§ **TASK OBJECTIVE**:
Give again, word for word, only the lines from the one containing "Of the provided items" through the final line.

---------- SOURCE RECORDS

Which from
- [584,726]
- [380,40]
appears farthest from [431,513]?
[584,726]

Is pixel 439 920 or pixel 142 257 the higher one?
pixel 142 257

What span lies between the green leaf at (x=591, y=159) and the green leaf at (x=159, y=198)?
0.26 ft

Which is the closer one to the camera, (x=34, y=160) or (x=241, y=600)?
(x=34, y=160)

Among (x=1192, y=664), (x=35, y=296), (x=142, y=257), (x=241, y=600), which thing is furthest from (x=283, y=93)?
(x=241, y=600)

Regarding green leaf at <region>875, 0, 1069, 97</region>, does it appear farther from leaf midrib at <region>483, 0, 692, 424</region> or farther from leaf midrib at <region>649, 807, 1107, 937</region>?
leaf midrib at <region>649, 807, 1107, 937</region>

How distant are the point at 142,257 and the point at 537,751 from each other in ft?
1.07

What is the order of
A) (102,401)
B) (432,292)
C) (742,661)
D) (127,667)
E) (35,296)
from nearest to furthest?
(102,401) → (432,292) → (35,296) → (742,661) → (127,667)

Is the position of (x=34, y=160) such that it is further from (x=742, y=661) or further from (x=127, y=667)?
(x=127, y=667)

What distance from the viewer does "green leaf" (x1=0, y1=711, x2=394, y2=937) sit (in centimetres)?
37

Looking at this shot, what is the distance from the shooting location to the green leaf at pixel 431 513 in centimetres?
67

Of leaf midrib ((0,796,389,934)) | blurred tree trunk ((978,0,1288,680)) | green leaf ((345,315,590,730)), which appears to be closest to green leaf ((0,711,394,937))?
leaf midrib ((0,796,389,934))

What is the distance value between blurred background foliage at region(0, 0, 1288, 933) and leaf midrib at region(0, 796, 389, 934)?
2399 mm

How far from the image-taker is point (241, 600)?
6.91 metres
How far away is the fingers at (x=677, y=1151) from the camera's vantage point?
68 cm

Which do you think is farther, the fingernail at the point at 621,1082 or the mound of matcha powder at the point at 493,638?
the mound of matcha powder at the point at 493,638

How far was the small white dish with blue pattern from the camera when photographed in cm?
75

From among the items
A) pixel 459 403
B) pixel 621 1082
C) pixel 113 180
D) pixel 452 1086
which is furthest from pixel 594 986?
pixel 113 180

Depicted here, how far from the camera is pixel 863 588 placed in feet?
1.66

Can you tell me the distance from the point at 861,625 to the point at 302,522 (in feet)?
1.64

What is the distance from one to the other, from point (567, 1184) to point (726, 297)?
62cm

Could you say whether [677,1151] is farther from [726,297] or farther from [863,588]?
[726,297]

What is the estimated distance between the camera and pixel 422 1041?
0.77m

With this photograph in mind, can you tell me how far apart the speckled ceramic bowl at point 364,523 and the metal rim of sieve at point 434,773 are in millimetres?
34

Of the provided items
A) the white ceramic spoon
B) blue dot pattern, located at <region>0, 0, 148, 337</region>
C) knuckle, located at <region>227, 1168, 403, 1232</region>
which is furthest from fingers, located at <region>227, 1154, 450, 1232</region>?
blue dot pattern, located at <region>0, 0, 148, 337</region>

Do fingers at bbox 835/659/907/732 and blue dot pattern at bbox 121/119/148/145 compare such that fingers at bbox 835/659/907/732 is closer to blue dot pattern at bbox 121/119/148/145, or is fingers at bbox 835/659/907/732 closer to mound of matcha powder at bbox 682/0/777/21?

--------------------

§ **ANSWER TO THE PROBLEM**:
Of the provided items
A) the white ceramic spoon
B) blue dot pattern, located at <region>0, 0, 148, 337</region>
C) knuckle, located at <region>227, 1168, 403, 1232</region>
which is furthest from fingers, located at <region>227, 1154, 450, 1232</region>?
blue dot pattern, located at <region>0, 0, 148, 337</region>

Do fingers at bbox 835/659/907/732 and blue dot pattern at bbox 121/119/148/145 compare such that fingers at bbox 835/659/907/732 is closer to blue dot pattern at bbox 121/119/148/145, or is fingers at bbox 835/659/907/732 closer to mound of matcha powder at bbox 682/0/777/21?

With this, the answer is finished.